Konferans, Beyaz Saray'ın Özel Temsilci Amos Hochstein ve Dışişleri Bakanı’nı bölgeye gönderdiği sırada gerçekleşiyor. Paris, Macron ve Joe Biden tarafından geçtiğimiz eylül ayı sonunda başlatılan ve çatışmanın çözümü için diplomatik temaslara kapı açan 21 günlük bir ateşkes çağrısında bulunan Fransa-ABD girişimini yeniden harekete geçirmeye çalışıyor. Ancak iki ABD’li diplomatın taşıdığı önerilerde artık söz konusu girişimden bahsedilmiyor.

Üst düzey diplomatik kaynak, Paris'in hareketlerini ABD tarafının yaptıklarıyla ‘koordine ettiğini’ vurguladı. Her halükârda ABD ve Fransa'nın yaklaşımlarının birleştiği bir nokta var: Paris de Washington gibi 2006 tarihli 1701 sayılı BM kararının uygulanmasına bağlı ve ‘6 Ekim'deki (Lübnan-İsrail sınırındaki) duruma geri dönülmeyeceğini’ düşünüyor. Kaynak, bazılarının savaşın durmasının bir yıldan fazla bir süre önce yaşananların silinmesi anlamına geleceğini düşünebileceğini de sözlerine ekledi. Ancak böyle bir şey olmayacak.
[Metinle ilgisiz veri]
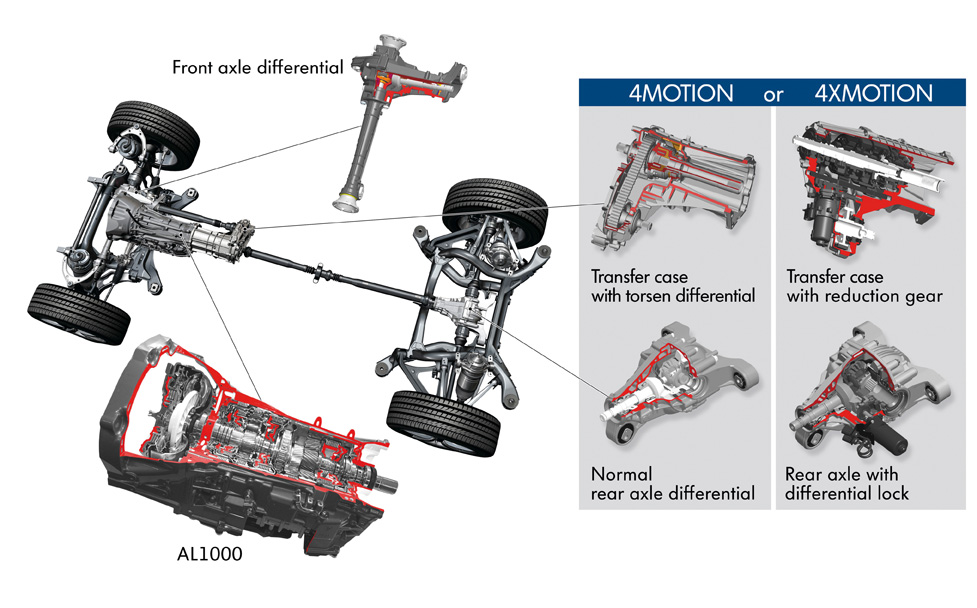 Front axle differential

4MOTION or 4XMOTION

Transfer case with torsen differential

Transfer case with reduction gear

Normal rear axle differential

Rear axle with differential lock

AL1000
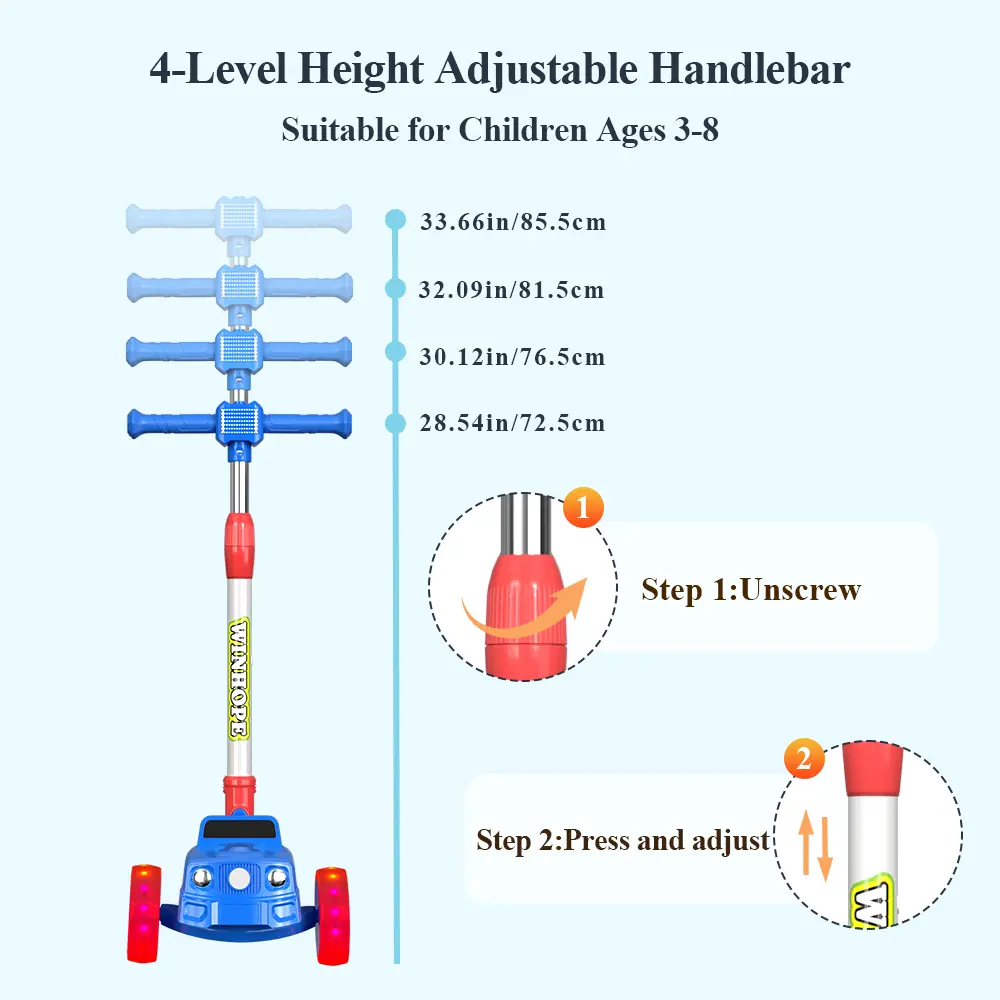 4-Level Height Adjustable Handlebar

Suitable for Children Ages 3-8

33.66in/85.5cm

32.09in/81.5cm

30.12in/76.5cm

28.54in/72.5cm

WINHOPE

1

Step 1:Unscrew

2

Step 2:Press and adjust

W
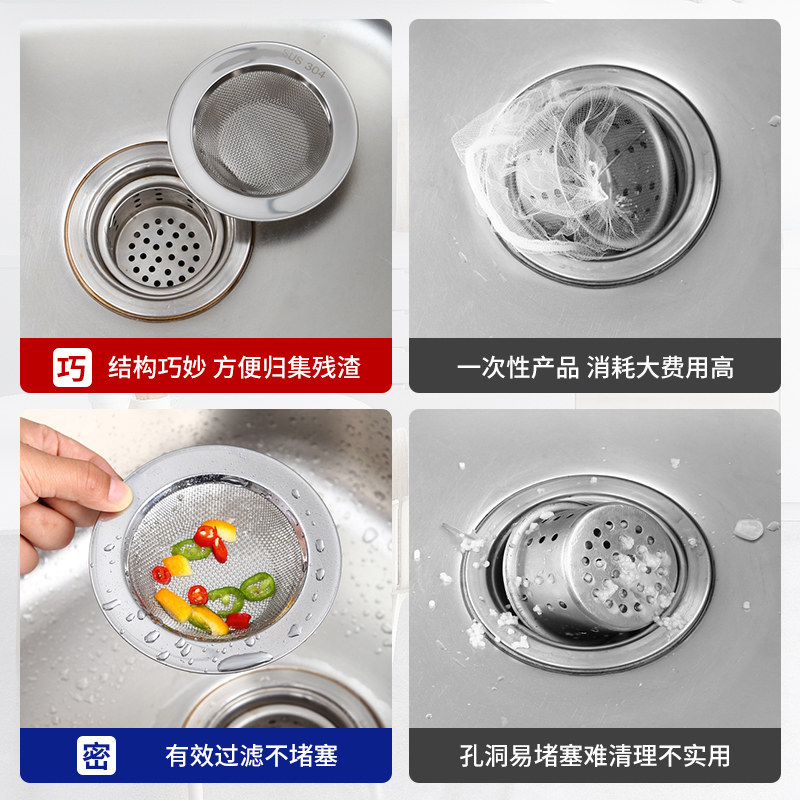 SUS 304

巧 结构巧妙 方便归集残渣

一次性产品 消耗大费用高

密 有效过滤不堵塞

孔洞易堵塞难清理不实用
Paris Hizbullah'a bunu dikkate alması çağrısında bulundu.

Bununla birlikte Fransa, konferansı cumhurbaşkanlığı boşluğunda bir atılım yapmak için kullanmak istiyor ki bu da şüphesiz beklenen açıklamada önemli bir madde olacak.

Bu bağlamda Fransız kaynak, Paris tarafından kabul edilen ve ateşkes olmasa bile bir cumhurbaşkanının hızla seçilmesini öngören önerinin ateşkese ulaşılması için bir katalizör olabileceğini açıkladı. Bu öneri, Lübnan'ın daha sonra tüm Lübnan dosyasıyla ilgili olarak yapılacak temas ve müzakerelerde güçlü bir şekilde yer almasına yardımcı olacak. Kaynak, Paris'in Hizbullah'la iletişim kurmaya devam ettiğini, ancak bugün işlerin daha zor olduğunu kaydetti. Ayrıca Paris, İran'la da çeşitli düzeylerde diyaloğu sürdürüyor. İsrail'le ilişkileri ise son haftalarda yaşanan gerginliğe rağmen, Macron ile İsrail Başbakanı Binyamin Netanyahu arasındaki haftalık iletişimin de gösterdiği gibi normal seyrediyor.